§ 検討用本文:
━━━━━━

おうし座
「利己」と「利他」のあわいに立つ
2020年のおうし座は、今後10年ほどのスパンで自分なりの活動や生き方を展開していくための“基盤づくり”の最中にありますが、下半期に入ってくると、特に重要になってくるのが「生きがい」でしょう。
本当に生きている、という感じをもつためには、生の流れはあまりになめらかすぎるより、多少の抵抗感や乗り越えるべき試練が必要となります。そして、おうし座がそうした生存充実感を最も感じていけるのは、他者を喜ばせ、献身できる時であるはず。
というのも、おうし座の本質的テーマである「“持続的な豊かさ”の実現と享受」は、利己主義と利他主義のあわいにおいてこそ成立していくものだから。

━━━━━━

§ 課題一覧:
a: おうし座の文章について、次の問いに答えてください。
(i) 2020年のおうし座は、今後何年ほどのスパンのための基盤づくりの最中にあるとされていますか？
(ii) 下半期に入って特に重要になってくるのは何ですか？
(iii) おうし座が生存充実感を最も感じていけるのは、どんな時ですか？
b: おうし座の文章で、かぎかっこ「」に囲まれている語句はどれですか？見出しも含めて、すべて挙げてください。
c: おうし座の文章を、最後の文の次から書き継いでください。
記録は、おうし座の文章とは別の資料です。

━━━━━━

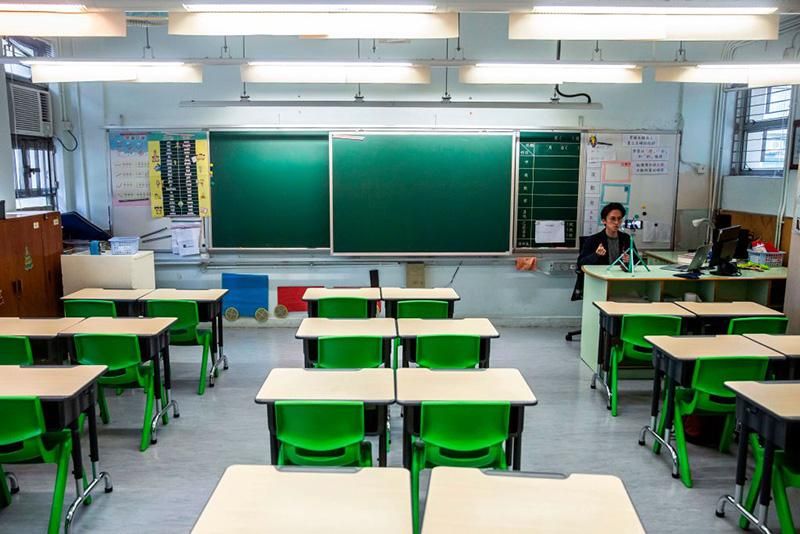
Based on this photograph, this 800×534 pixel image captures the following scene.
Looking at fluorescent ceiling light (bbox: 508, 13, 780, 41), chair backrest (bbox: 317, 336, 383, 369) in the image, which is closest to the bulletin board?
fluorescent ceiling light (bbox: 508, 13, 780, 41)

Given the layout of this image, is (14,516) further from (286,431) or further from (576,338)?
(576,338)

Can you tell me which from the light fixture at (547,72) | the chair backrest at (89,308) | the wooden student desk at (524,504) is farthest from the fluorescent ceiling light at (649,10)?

━━━━━━

§ 解答一覧:
a:
(i) 10年ほど
(ii) 「生きがい」
(iii) 他者を喜ばせ、献身できる時

b:
利己
利他
生きがい
“持続的な豊かさ”の実現と享受

c:
精神科医の神谷美恵子は『生きがいについて』の中で、「生きがいを感じているひとは他人に対してうらみやねたみを感じにくく、寛容でありやすい」と述べていますが、それは裏を返せば、他人に認められようとなかろうと、自分が他の誰かを支える力となっているという強い確信を抱けているからに他なりません。
自分のためと、誰かのため。2020年下半期は、そのいずれかではなく、両方の面から「自分は何のために生かされているのか」という問いに向き合っていきたいところです。
2020年下半期、各月の運勢
7月「アイデアや思いつきを哲学に」
3月下旬からみずがめ座に入っていた「点検と再構築」の土星が、7月2日に再びやぎ座に戻ります。これはおうし座にとって、ここ2年半ほどのあいだに取り入れてきた新たな考え方や習得してきた学びに対し、あらためて仕上げをしていかねばらないということを表します。あるいは、堂々と自らの信念や立場を掲げ、新たな世界に飛び出していくにあたって、自分に決定的に足りていなかった“最後の1ピース”を見つけ出し、はめていくことになるはず。
8月「変化のフィードバック」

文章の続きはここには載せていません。